Information supplied =>
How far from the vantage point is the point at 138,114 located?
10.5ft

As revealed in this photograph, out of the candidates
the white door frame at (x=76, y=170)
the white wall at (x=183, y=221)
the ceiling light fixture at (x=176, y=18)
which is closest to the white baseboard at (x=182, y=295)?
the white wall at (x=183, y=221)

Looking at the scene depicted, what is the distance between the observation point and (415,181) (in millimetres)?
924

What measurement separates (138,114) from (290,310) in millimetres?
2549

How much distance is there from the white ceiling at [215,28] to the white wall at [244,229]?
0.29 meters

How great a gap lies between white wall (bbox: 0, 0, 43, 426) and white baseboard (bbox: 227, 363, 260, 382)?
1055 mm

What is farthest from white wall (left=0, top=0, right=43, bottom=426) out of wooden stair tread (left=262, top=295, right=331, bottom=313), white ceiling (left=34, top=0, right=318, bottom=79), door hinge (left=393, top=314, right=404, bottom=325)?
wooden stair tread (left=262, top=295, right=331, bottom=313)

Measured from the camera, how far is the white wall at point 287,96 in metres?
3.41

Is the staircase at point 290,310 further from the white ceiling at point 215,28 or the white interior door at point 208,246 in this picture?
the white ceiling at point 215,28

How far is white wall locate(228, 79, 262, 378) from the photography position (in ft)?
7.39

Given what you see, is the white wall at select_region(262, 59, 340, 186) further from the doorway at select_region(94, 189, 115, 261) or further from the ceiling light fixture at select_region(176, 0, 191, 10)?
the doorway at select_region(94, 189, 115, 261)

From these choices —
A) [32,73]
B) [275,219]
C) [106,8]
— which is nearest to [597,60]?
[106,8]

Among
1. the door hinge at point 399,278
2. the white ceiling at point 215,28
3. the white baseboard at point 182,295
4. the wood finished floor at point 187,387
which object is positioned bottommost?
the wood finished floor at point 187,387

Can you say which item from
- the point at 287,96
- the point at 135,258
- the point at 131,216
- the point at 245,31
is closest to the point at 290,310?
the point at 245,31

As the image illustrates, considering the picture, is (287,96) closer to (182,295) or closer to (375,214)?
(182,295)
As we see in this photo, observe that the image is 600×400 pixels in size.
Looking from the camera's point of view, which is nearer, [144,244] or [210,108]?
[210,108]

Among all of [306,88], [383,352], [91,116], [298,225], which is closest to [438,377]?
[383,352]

Stated problem => The data above must be returned in full, exactly as written.

Exercise answer =>
How far from the vantage point is the point at 138,114 located?
10.5ft

As revealed in this photograph, out of the candidates
the white door frame at (x=76, y=170)
the white wall at (x=183, y=221)
the ceiling light fixture at (x=176, y=18)
which is closest to the white baseboard at (x=182, y=295)?
the white wall at (x=183, y=221)

Looking at the scene depicted, what is the distance between the observation point and (415,181) (in millimetres)?
924

What measurement separates (138,114) from (290,310) in millimetres?
2549

How much distance is there from the white ceiling at [215,28] to the white wall at [244,229]?
0.29 meters

How great a gap lies between white wall (bbox: 0, 0, 43, 426) and white baseboard (bbox: 227, 363, 260, 382)?
1055 mm

What is farthest from white wall (left=0, top=0, right=43, bottom=426) out of wooden stair tread (left=262, top=295, right=331, bottom=313), white ceiling (left=34, top=0, right=318, bottom=79), door hinge (left=393, top=314, right=404, bottom=325)?
wooden stair tread (left=262, top=295, right=331, bottom=313)

Measured from the camera, how far is the white wall at point 287,96 in metres?
3.41

Is the staircase at point 290,310 further from the white ceiling at point 215,28 or the white interior door at point 208,246 in this picture?
the white ceiling at point 215,28

How far is white wall locate(228, 79, 262, 378) from the photography position (in ft)?
7.39

Given what you see, is the white wall at select_region(262, 59, 340, 186) further from the doorway at select_region(94, 189, 115, 261) or further from the ceiling light fixture at select_region(176, 0, 191, 10)?
the doorway at select_region(94, 189, 115, 261)

From these choices —
A) [32,73]
B) [275,219]
C) [106,8]
— which is nearest to [597,60]?
[106,8]

Among
1. the door hinge at point 399,278
2. the white ceiling at point 215,28
3. the white baseboard at point 182,295
4. the wood finished floor at point 187,387
which object is positioned bottommost?
the wood finished floor at point 187,387

Can you say which item from
- the point at 287,96
- the point at 135,258
- the point at 131,216
- the point at 245,31
is closest to the point at 290,310?
the point at 245,31

As the image illustrates, considering the picture, is (287,96) closer to (182,295) or closer to (375,214)?
(182,295)
As we see in this photo, observe that the image is 600×400 pixels in size.
Looking from the camera's point of view, which is nearer, [144,244] or [210,108]?
[210,108]

Among all of [306,88], [383,352], [91,116], [298,225], which is closest to [438,377]?
[383,352]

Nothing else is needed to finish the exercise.